What you need to do:
Look through the entries that follow and count the lines with the word "site". The reply is that number alone.

----- Dataset records -----

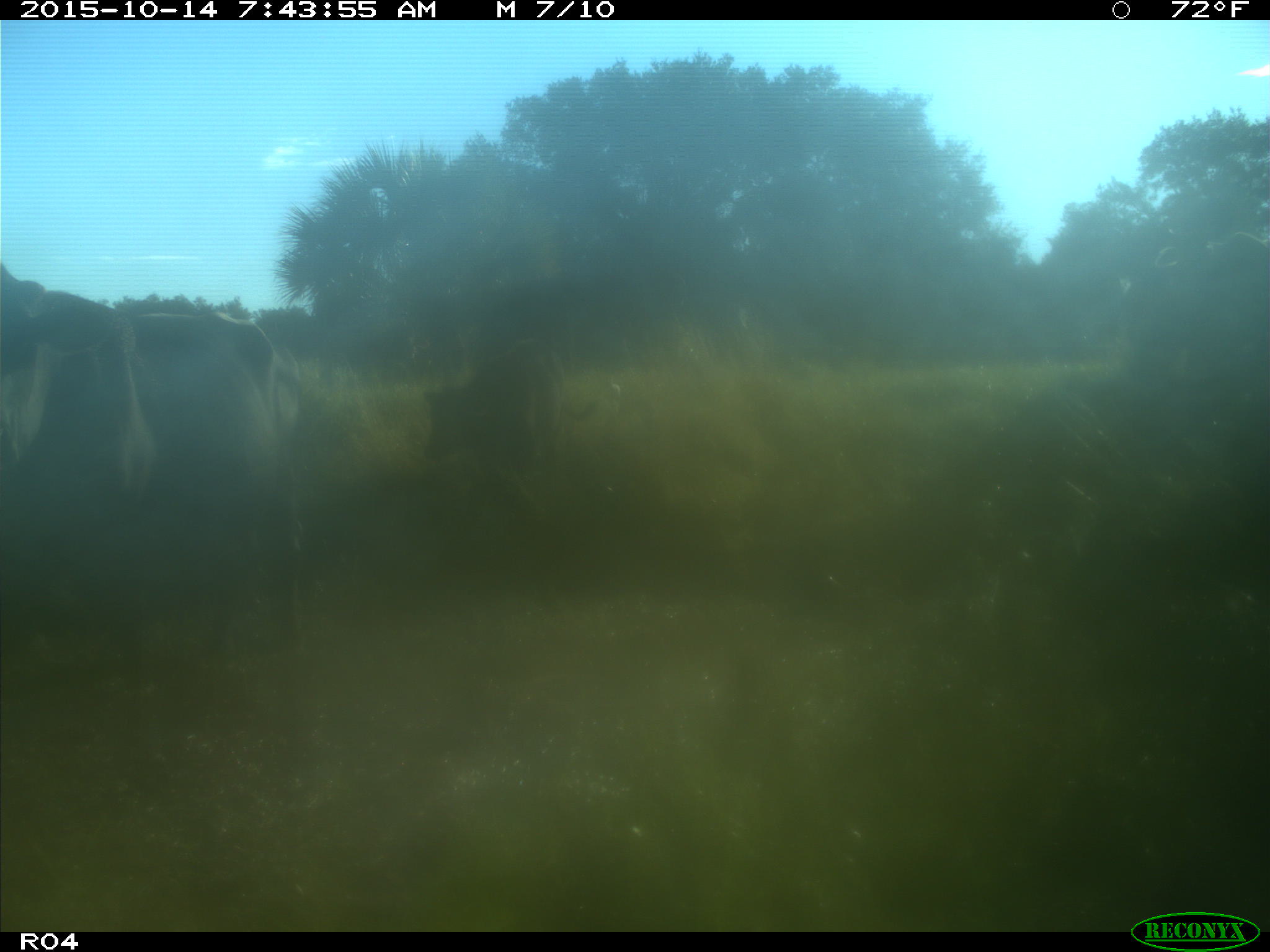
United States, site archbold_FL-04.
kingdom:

-----
----- Dataset records -----

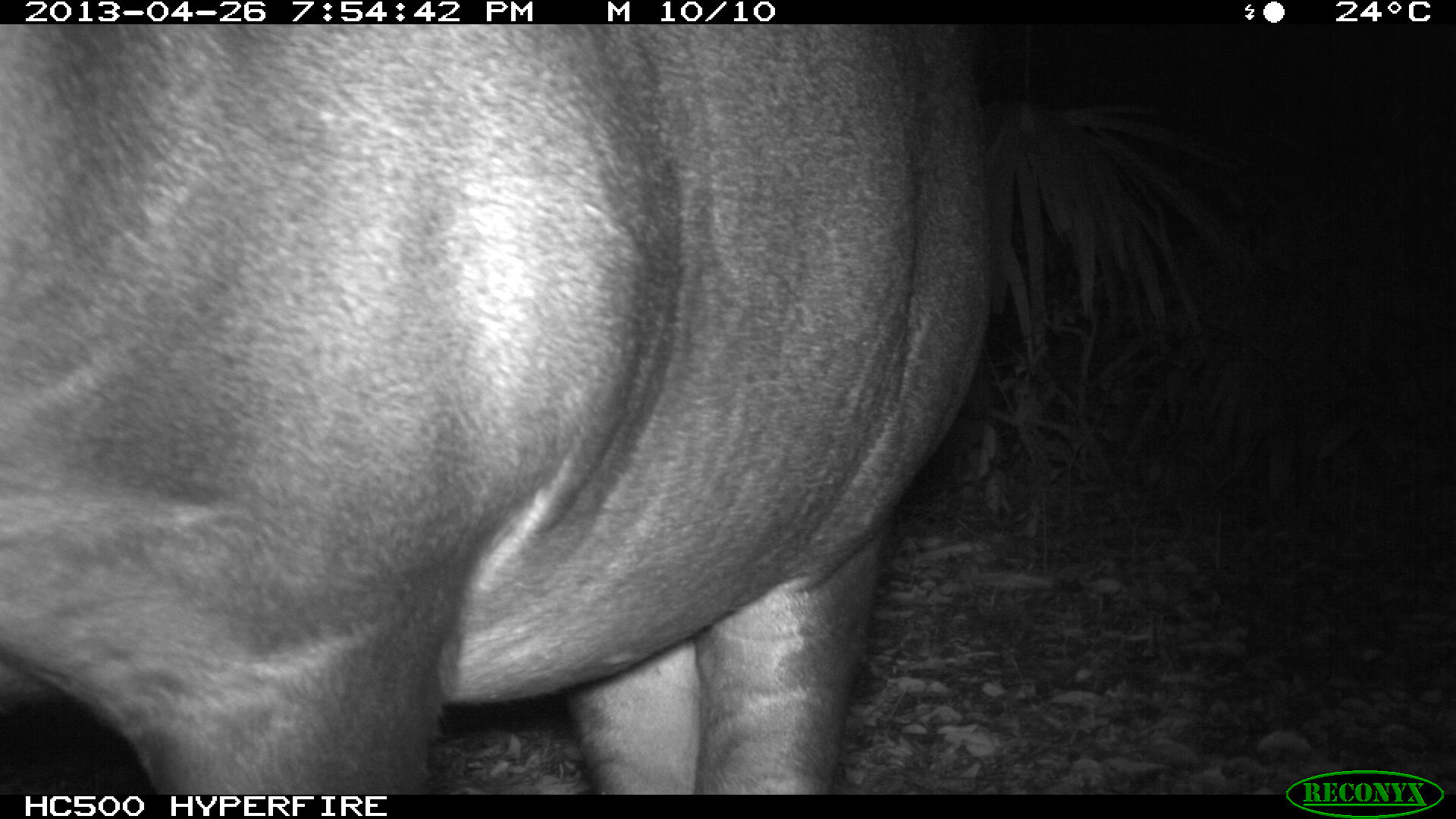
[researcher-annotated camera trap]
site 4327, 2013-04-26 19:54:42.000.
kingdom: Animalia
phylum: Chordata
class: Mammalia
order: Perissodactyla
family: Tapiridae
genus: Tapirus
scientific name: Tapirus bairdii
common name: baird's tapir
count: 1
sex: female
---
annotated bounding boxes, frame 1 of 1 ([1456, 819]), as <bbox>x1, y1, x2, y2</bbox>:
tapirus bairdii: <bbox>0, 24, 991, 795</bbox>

-----

Exercise solution:
2